Peripheral Artery Disease

Study Design

• Allocation Method: RANDOMIZED
• Intervention Model: PARALLEL
• Primary Study Purpose: TREATMENT
• Blinding Strategy: QUADRUPLE

Study Groups

VM202

Participants will receive injections of VM202 (4 mgs) in calf skeletal muscle every 14 days for a total of four treatment days.

Group Type: ACTIVE_COMPARATOR

VM202

Intervention Type: DRUG

Participants randomized to VM202 will receive calf muscle injections of VM202 to each leg with evidence of PAD. Injections of VM202 are administered by a physician in a double-blinded fashion after randomization on Day 0, Day 14, Day 28, and Day 42, for a total of four treatment days. Therefore, participants randomized to VM202 will receive 4 mgs of VM202 in each calf muscle on each treatment day. Injections are placed beginning 2 cm below the popliteal crease, and are administered in a pre-designed sequence and pattern, at a measured distance 2 cm apart.

Note: Participants who have a evidence of PAD in only one leg will only receive injections in the leg with evidence of PAD.

Placebo

Participants will receive injections of placebo in calf skeletal muscle every 14 days for a total of four treatment days.

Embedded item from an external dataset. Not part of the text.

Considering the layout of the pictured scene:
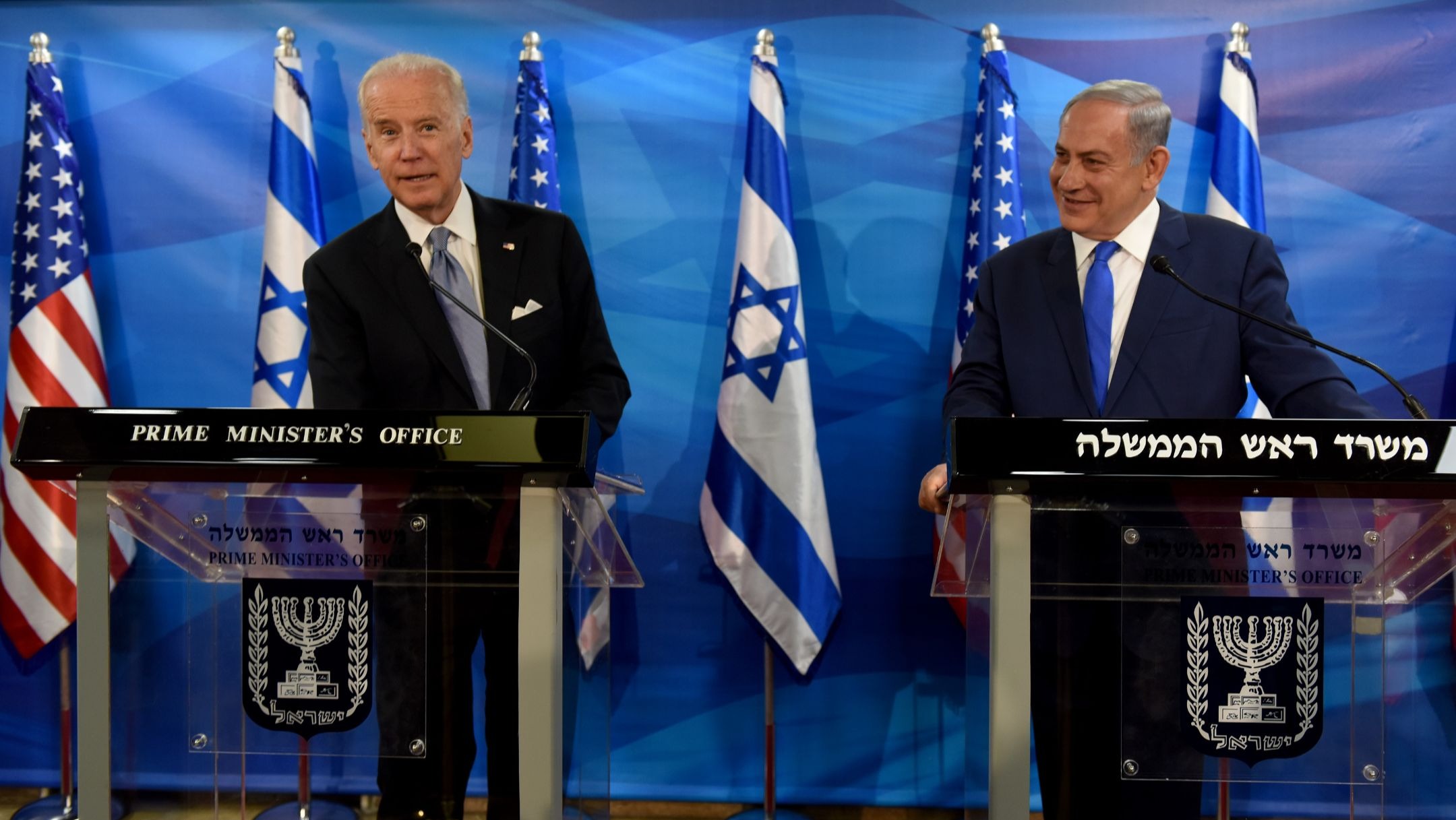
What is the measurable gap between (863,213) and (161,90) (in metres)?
2.33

Group Type: PLACEBO_COMPARATOR

Placebo

Intervention Type: OTHER

Participants randomized to placebo will receive calf muscle injections of placebo (the excipient buffer formulation minus the VM202) to each leg with evidence of PAD. Injections of placebo are administered by a physician in a double-blinded fashion after randomization on Day 0, Day 14, Day 28, and Day 42, for a total of four treatment days. Placebo appears identical to the VM202 study drug and is administered in a pattern on the calf identical to that of the VM202 injections.

Note: Participants who have a evidence of PAD in only one leg will only receive injections in the leg with evidence of PAD.

Interventions

VM202

Participants randomized to VM202 will receive calf muscle injections of VM202 to each leg with evidence of PAD. Injections of VM202 are administered by a physician in a double-blinded fashion after randomization on Day 0, Day 14, Day 28, and Day 42, for a total of four treatment days. Therefore, participants randomized to VM202 will receive 4 mgs of VM202 in each calf muscle on each treatment day. Injections are placed beginning 2 cm below the popliteal crease, and are administered in a pre-designed sequence and pattern, at a measured distance 2 cm apart.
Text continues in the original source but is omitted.